Archéologie : Soliman le Magnifique révèle ses mystères dans un coin de campagne hongrois
Sultan mythique pour les Turcs, Soliman le Magnifique suscite aussi l’engouement à Szigetvar, dans la campagne hongroise, qui vit au rythme des découvertes archéologiques sur le site où est mort le conquérant ottoman.
Et si après avoir fait la guerre aux troupes alliées à la monarchie habsbourgeoise durant le siège de Szigetvar (sud), Soliman le Magnifique faisait la fortune de cette région reculée, près de la frontière croate, qui se rêve désormais en pôle touristique ?
« Cette ville est en train de mourir, les jeunes s’en vont ou sont déjà partis en Allemagne ou à Londres, mais Soliman peut amener des emplois, de l’argent, du tourisme », affirme Norbert Pap, professeur à l’université de la ville voisine de Pecs, qui dirige les fouilles dans cette zone.
De récentes découvertes, sur un site à quatre kilomètres du château, focalisent tous les espoirs: les chercheurs sont convaincus d’avoir exhumé le tombeau du plus célèbre sultan de l’histoire ottomane, mort à 70 ans passés, quelques heures avant l’assaut final sur Szigetvar, le 7 septembre 1566.
La légende veut en effet que le corps de Soliman, malade, et décédé dans la tente impériale, ait été rapatrié à Constantinople, l’actuelle Istanbul, pour être inhumé dans la mosquée Süleymaniye que le Magnifique avait fait édifier.

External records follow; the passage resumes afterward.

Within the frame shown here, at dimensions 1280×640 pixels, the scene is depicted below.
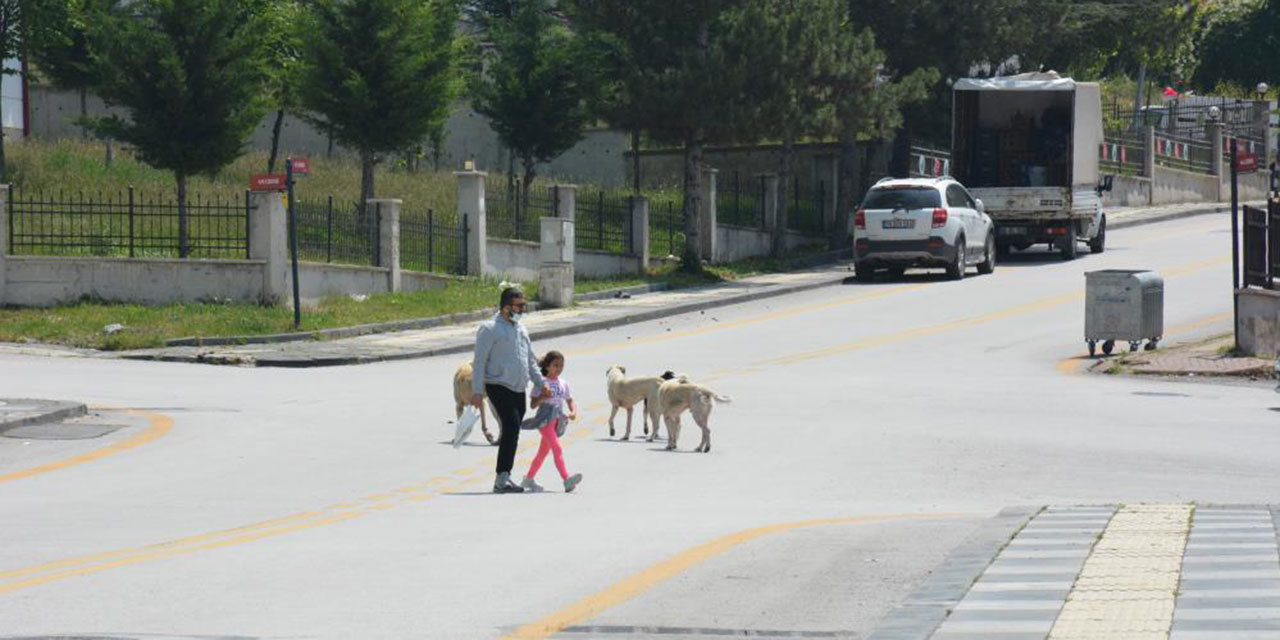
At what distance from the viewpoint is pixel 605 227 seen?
44.2 m

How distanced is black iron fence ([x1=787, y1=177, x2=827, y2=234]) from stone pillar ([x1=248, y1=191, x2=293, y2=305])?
20046mm

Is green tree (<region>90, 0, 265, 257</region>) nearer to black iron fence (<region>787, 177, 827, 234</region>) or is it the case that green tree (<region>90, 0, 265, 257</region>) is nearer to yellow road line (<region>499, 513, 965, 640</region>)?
black iron fence (<region>787, 177, 827, 234</region>)

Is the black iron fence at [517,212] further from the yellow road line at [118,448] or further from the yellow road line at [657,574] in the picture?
the yellow road line at [657,574]

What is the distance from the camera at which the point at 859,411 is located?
71.9ft

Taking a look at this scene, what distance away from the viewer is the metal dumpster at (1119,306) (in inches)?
1109

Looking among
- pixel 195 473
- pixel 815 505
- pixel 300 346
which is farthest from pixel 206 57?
pixel 815 505

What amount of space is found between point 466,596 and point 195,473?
22.7 ft

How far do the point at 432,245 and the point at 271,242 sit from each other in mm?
5691

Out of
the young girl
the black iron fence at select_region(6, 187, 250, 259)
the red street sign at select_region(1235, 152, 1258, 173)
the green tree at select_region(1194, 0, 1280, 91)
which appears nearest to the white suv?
the red street sign at select_region(1235, 152, 1258, 173)

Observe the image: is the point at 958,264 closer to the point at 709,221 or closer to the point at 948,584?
the point at 709,221

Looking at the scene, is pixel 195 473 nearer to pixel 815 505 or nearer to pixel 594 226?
pixel 815 505

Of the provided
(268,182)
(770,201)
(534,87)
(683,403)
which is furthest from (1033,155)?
(683,403)

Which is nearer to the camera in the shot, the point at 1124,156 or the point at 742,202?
the point at 742,202

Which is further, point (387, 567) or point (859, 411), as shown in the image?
point (859, 411)
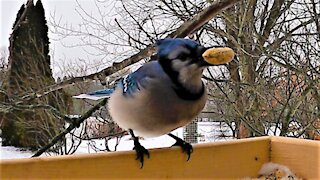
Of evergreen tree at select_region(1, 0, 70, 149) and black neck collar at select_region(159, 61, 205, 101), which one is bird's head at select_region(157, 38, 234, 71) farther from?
evergreen tree at select_region(1, 0, 70, 149)

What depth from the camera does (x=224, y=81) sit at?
2.32m

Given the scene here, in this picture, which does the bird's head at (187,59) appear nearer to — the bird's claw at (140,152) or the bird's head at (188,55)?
the bird's head at (188,55)

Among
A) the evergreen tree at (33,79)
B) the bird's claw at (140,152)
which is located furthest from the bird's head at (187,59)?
the evergreen tree at (33,79)

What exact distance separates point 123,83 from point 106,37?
6.36 feet

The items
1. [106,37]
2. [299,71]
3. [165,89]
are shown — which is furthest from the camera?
[106,37]

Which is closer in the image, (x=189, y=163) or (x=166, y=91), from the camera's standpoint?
(x=166, y=91)

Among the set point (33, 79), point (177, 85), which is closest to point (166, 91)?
point (177, 85)

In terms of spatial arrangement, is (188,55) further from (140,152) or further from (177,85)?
(140,152)

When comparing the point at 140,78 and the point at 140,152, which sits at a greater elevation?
the point at 140,78

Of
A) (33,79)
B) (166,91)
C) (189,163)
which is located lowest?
(189,163)

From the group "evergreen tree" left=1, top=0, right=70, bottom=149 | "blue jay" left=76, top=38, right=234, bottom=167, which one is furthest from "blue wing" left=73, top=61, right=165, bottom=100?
"evergreen tree" left=1, top=0, right=70, bottom=149

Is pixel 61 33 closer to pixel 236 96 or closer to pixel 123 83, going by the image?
pixel 236 96

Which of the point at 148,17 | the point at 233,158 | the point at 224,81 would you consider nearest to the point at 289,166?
the point at 233,158

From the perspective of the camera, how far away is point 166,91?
2.06 feet
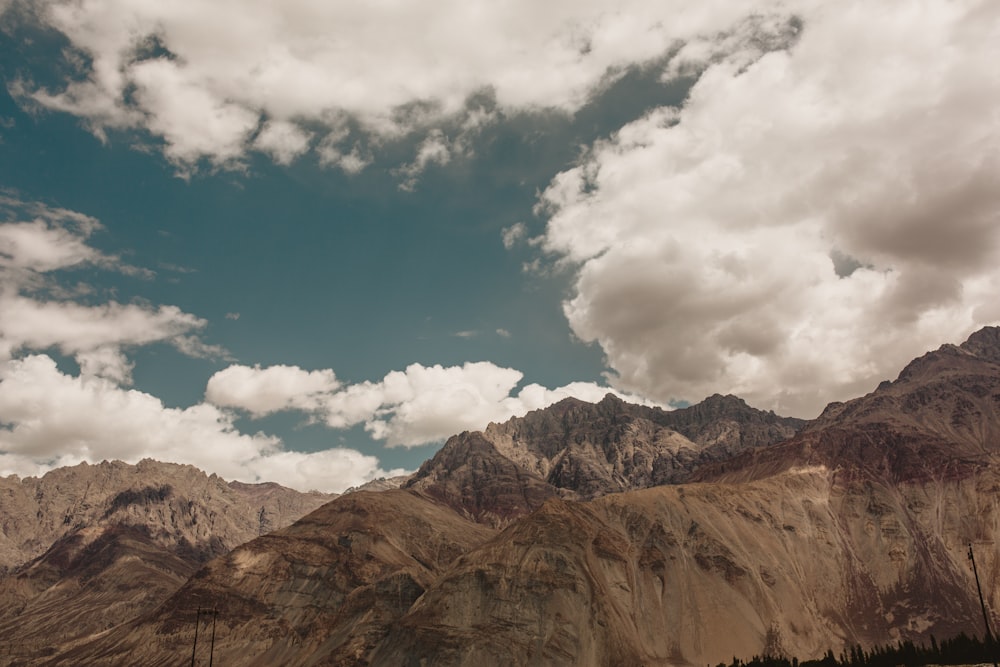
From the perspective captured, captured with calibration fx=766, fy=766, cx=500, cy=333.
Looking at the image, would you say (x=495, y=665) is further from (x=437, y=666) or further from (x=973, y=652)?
(x=973, y=652)

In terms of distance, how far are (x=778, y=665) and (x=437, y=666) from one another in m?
85.8

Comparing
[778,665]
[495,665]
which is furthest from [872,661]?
[495,665]

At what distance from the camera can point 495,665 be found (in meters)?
200

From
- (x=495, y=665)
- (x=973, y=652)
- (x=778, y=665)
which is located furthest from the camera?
(x=495, y=665)

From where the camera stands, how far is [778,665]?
162500mm

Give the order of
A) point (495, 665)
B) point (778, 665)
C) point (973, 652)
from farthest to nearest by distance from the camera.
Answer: point (495, 665)
point (778, 665)
point (973, 652)

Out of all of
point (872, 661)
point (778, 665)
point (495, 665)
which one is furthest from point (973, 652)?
point (495, 665)

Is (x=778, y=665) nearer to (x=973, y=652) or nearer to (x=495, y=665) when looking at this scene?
(x=973, y=652)

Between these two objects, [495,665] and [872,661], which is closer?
[872,661]

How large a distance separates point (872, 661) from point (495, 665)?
97826 millimetres

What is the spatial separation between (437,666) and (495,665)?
49.7 ft

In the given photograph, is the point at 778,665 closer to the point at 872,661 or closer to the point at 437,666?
the point at 872,661

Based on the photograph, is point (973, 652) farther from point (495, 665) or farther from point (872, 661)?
point (495, 665)

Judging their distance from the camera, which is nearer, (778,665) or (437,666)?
(778,665)
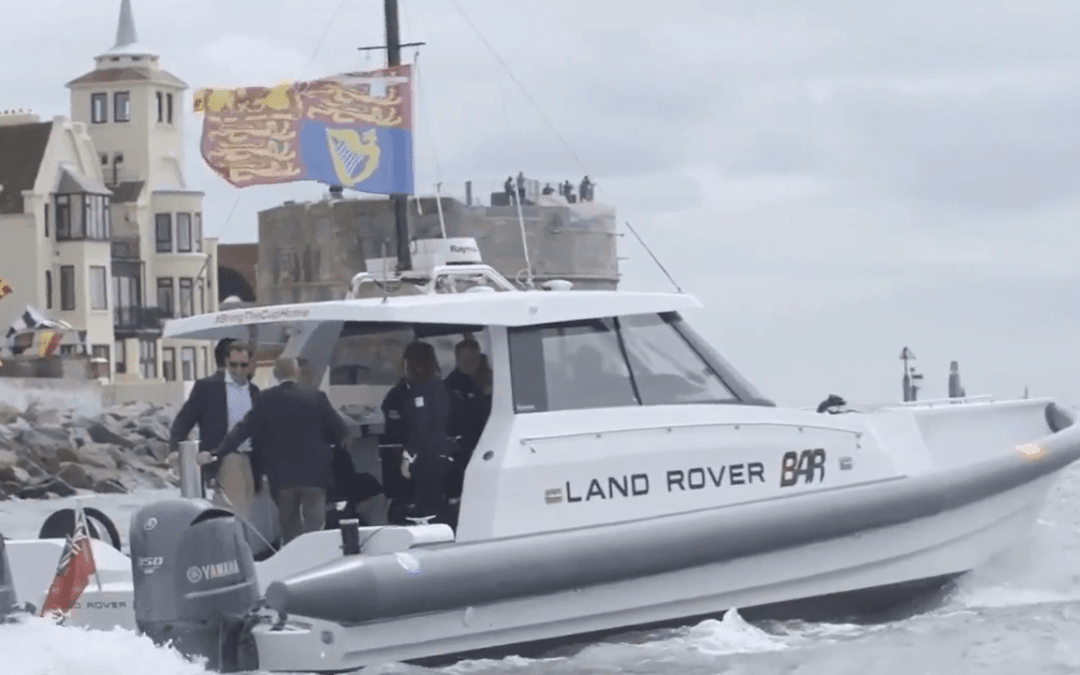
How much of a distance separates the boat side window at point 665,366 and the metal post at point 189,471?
2039mm

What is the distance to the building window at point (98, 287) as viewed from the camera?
55344mm

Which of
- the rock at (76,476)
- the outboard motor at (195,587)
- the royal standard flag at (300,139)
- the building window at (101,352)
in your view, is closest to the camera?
the outboard motor at (195,587)

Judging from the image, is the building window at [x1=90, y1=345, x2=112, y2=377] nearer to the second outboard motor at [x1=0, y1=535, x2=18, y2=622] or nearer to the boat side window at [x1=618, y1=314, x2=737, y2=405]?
the boat side window at [x1=618, y1=314, x2=737, y2=405]

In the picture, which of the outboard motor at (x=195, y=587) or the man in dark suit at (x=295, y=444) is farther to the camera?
the man in dark suit at (x=295, y=444)

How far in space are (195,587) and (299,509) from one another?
122 cm

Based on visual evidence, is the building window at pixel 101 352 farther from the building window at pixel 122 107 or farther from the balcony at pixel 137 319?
the building window at pixel 122 107

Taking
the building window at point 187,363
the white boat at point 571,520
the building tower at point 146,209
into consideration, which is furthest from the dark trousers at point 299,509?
the building window at point 187,363

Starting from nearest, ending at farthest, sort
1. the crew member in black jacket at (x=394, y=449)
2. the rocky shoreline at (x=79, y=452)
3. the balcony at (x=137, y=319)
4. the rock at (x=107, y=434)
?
the crew member in black jacket at (x=394, y=449) < the rocky shoreline at (x=79, y=452) < the rock at (x=107, y=434) < the balcony at (x=137, y=319)

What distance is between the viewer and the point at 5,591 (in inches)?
340

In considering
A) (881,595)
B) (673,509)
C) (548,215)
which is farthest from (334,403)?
(548,215)

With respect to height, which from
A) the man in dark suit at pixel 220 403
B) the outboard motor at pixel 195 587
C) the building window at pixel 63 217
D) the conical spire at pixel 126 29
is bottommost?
the outboard motor at pixel 195 587

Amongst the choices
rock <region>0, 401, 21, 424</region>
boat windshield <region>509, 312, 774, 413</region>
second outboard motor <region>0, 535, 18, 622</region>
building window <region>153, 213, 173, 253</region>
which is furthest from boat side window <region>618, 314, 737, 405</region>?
building window <region>153, 213, 173, 253</region>

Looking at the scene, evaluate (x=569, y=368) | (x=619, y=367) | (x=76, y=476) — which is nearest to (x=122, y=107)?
(x=76, y=476)

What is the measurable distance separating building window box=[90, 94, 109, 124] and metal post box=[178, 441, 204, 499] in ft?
175
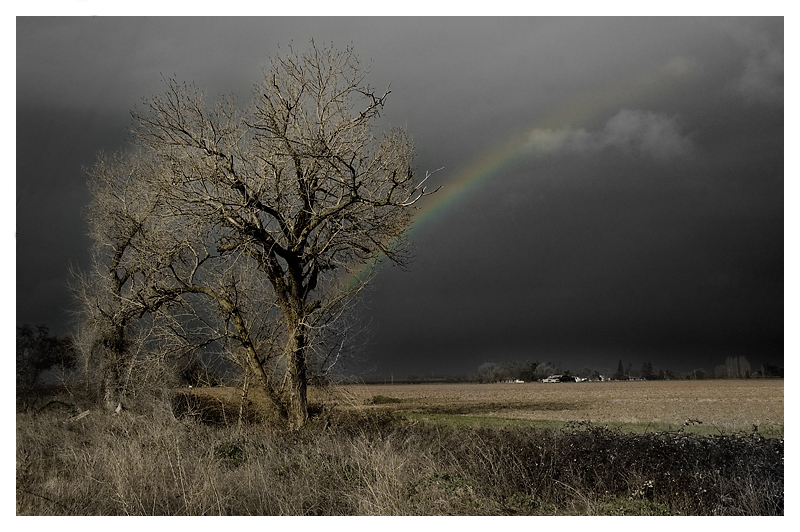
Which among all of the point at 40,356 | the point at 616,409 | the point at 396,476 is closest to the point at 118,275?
the point at 40,356

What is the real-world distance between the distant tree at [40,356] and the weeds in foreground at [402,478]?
12.7 m

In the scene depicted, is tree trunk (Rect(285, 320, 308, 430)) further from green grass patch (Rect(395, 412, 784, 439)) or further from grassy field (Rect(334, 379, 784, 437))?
green grass patch (Rect(395, 412, 784, 439))

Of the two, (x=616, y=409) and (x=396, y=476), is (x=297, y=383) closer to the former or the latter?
(x=396, y=476)

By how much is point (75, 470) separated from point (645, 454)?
966cm

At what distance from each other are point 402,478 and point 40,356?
21975 millimetres

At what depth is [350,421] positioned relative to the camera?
50.2 ft

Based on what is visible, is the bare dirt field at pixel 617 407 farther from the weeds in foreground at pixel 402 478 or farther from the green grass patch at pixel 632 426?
the weeds in foreground at pixel 402 478

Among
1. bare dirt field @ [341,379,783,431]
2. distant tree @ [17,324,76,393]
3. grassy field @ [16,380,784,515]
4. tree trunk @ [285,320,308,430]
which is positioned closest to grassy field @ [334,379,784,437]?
bare dirt field @ [341,379,783,431]

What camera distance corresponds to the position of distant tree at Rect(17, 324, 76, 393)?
23141 millimetres

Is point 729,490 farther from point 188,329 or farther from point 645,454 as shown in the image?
point 188,329

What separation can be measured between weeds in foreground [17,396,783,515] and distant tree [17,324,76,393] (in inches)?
499

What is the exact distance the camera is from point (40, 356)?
25.5 metres

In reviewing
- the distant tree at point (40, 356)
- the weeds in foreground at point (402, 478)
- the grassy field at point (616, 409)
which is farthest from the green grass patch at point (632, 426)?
the distant tree at point (40, 356)
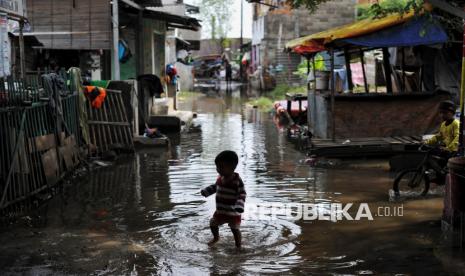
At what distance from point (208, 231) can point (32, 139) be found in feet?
10.7

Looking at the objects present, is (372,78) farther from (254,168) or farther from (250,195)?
(250,195)

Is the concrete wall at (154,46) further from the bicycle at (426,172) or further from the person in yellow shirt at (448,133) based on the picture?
the person in yellow shirt at (448,133)

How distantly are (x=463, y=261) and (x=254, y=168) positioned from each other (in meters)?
6.51

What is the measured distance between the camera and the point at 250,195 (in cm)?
947

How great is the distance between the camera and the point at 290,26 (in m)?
38.2

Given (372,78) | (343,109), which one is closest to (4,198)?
(343,109)

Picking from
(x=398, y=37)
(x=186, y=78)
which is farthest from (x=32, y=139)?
(x=186, y=78)

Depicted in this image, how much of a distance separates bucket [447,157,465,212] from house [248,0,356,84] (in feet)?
103

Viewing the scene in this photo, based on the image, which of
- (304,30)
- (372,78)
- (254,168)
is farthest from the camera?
(304,30)

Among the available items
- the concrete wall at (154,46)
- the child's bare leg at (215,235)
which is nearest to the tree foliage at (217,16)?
the concrete wall at (154,46)

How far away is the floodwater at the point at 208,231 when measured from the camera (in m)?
5.93

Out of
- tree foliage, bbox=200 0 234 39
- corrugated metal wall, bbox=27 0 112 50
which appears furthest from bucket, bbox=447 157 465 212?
tree foliage, bbox=200 0 234 39

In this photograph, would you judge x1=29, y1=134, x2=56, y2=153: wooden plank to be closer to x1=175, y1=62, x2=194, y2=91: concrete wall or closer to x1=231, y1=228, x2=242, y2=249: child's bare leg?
x1=231, y1=228, x2=242, y2=249: child's bare leg

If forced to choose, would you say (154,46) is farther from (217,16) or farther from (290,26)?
(217,16)
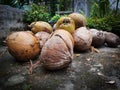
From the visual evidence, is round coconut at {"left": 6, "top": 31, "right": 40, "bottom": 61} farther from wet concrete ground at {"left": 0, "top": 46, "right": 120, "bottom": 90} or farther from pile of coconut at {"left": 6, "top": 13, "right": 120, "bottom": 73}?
wet concrete ground at {"left": 0, "top": 46, "right": 120, "bottom": 90}

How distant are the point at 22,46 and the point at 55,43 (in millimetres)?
593

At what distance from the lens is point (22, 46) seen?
10.1ft

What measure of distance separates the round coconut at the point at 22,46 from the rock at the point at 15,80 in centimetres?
53

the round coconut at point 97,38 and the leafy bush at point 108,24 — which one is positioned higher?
the leafy bush at point 108,24

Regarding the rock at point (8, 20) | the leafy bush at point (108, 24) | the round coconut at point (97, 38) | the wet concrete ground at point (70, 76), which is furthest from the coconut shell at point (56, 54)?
the leafy bush at point (108, 24)

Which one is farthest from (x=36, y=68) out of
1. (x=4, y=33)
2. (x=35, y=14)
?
(x=35, y=14)

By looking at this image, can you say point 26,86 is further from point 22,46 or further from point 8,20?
point 8,20

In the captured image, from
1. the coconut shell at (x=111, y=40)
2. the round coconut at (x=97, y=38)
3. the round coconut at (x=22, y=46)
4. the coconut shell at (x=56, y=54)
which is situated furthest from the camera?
the coconut shell at (x=111, y=40)

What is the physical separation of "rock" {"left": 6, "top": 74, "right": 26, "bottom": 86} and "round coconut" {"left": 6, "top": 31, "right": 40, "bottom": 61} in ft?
1.74

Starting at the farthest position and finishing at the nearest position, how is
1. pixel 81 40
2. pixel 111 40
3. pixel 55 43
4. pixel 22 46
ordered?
pixel 111 40 → pixel 81 40 → pixel 22 46 → pixel 55 43

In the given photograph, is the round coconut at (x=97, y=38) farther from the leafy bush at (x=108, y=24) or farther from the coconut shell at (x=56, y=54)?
the coconut shell at (x=56, y=54)

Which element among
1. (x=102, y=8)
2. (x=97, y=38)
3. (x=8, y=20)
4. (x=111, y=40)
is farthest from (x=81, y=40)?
(x=102, y=8)

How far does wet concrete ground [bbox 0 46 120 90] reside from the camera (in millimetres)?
2268

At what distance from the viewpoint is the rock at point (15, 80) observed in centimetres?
238
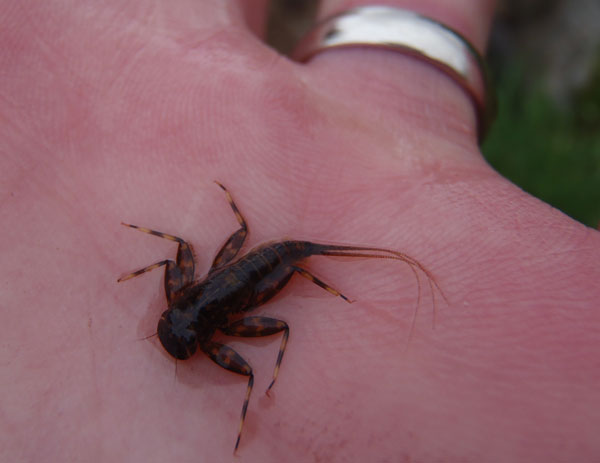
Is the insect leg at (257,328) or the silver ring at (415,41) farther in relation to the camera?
the silver ring at (415,41)

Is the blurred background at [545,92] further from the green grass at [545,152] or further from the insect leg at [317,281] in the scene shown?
the insect leg at [317,281]

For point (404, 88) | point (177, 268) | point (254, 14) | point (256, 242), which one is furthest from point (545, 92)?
point (177, 268)

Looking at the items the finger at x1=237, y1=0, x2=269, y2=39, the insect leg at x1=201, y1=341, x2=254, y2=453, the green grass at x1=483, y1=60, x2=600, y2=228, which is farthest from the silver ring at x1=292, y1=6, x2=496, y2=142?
the insect leg at x1=201, y1=341, x2=254, y2=453

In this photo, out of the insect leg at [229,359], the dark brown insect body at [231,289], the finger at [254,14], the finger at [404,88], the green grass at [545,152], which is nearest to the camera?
the insect leg at [229,359]

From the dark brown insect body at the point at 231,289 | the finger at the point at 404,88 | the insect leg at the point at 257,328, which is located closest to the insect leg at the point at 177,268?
the dark brown insect body at the point at 231,289

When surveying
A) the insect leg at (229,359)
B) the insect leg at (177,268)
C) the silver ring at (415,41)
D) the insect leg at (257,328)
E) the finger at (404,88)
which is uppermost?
the silver ring at (415,41)

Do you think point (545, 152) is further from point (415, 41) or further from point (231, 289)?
point (231, 289)

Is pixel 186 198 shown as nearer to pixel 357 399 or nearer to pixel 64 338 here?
pixel 64 338
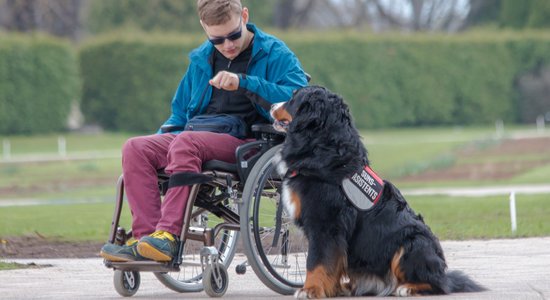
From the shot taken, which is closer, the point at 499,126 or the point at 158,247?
the point at 158,247

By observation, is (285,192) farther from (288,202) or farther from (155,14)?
(155,14)

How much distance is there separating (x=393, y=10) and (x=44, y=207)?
43.6 metres

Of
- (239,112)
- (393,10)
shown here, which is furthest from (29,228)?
(393,10)

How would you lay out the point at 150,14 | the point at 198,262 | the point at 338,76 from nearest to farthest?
1. the point at 198,262
2. the point at 338,76
3. the point at 150,14

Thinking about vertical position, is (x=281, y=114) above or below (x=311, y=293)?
above

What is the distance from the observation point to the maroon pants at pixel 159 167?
6145 mm

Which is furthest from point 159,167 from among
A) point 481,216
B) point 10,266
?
point 481,216

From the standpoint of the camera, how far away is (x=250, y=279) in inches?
298

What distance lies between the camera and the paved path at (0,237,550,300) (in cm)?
648

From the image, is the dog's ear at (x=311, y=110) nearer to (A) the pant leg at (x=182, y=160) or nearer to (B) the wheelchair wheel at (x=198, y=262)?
(A) the pant leg at (x=182, y=160)

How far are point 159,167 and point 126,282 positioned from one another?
0.74m

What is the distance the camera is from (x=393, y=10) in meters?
57.9

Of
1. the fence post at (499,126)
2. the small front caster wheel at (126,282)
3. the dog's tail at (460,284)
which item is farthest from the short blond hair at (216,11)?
the fence post at (499,126)

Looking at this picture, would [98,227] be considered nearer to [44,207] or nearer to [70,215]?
[70,215]
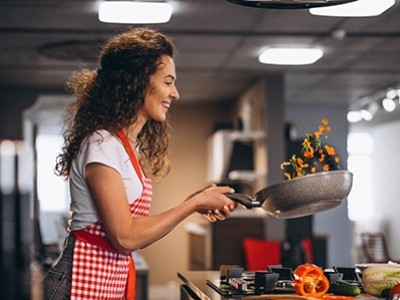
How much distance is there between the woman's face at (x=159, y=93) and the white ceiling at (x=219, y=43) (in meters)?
2.44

Mais son coeur et ses organes internes auraient été inhumés sur le lieu de son décès, le champ de bataille de Szigetvar. Les combats acharnés s’étaient soldés par une victoire à la pyrrhus des Ottomans, stoppés dans leur progression vers Vienne.
Occupée 150 ans par les Ottomans (1541-1699), la Hongrie n’a jamais fait grand cas des vestiges architecturaux de cette conquête perçue comme une page sombre de l’histoire nationale, un coup d’arrêt à la florissante renaissance hongroise.
Et ce sont des financements turcs qui, en 2012, ont permis à l’équipe de Norbert Pap de se lancer sur les traces de Soliman en combinant outils technologiques dernier cri et études des textes historiques.
– Après le tombeau, le cercueil ? –
Depuis 2014, le gouvernement hongrois co-finance les fouilles et mercredi, pour les célébrations des 450 ans de la bataille de Szigetvar, le chef d’Etat hongrois Janos Ader accueillera sur place des représentants de l’Etat turc, alors que la venue du président Recep Tayyip Erdogan avait même, un temps, été évoquée.
Au milieu des vignobles et des vergers qui couvrent le site, Norbert Papp leur fera revivre les étapes de ses découvertes.
Comme ce jour, avant Noël 2014, où son coeur a fait un bond devant les résultats d’une nouvelle étude géophysique révélant « des bâtiments sous la terre, correspondant aux indications des cartes médiévales, et tournés vers le Mecque ».
Les fouilles mettent au jour les vestiges d’un monastère derviche, d’une mosquée, des pièces d’argent, des restes de vêtements, de poteries, de verre, de métal. Et les ruines d’un tombeau composé de plusieurs salles.
Pour l’historien, la nature de ces trouvailles ne fait pas de doute: « Nous pouvons dire avec certitude que nous avons trouvé la tombe de Soliman » autour de laquelle les écrits anciens racontent que les Ottomans avaient bâti une petite cité, appelée Turbek.
Cette conviction, affirme Nobert Pap, est partagée par plusieurs de ses collègues turcs.
La quête n’est pas finie: les chercheurs espèrent encore découvrir les murs de la cité de Turbek, des vestiges de baraquements militaires et, pourquoi pas, le cercueil où aurait été enterré le coeur du sultan.
De leur côté, les autorités de Szigetvar espèrent les retombées de cette aventure: le maire de cette ville de 10.000 habitants, Peter Vass, assure avoir déjà repéré un site près du château pour des investisseurs intéressés par la construction d’un hôtel.
« Beaucoup de Turcs sont riches et ont les moyens de voyager, pourquoi pas à Szigetvar », renchérit l’ambassadeur de Turquie à Budapest Sakir Fakili. « Soliman est une icône nationale en Turquie », rappelle Norbert Pap.
En attendant les foules, cinq visiteuses de marque découvriront bientôt le site: cinq femmes présentées comme des descendantes de princesses ottomanes prêtes à fournir leur ADN pour qu’il soit comparé aux échantillons prélevés autour de la tombe.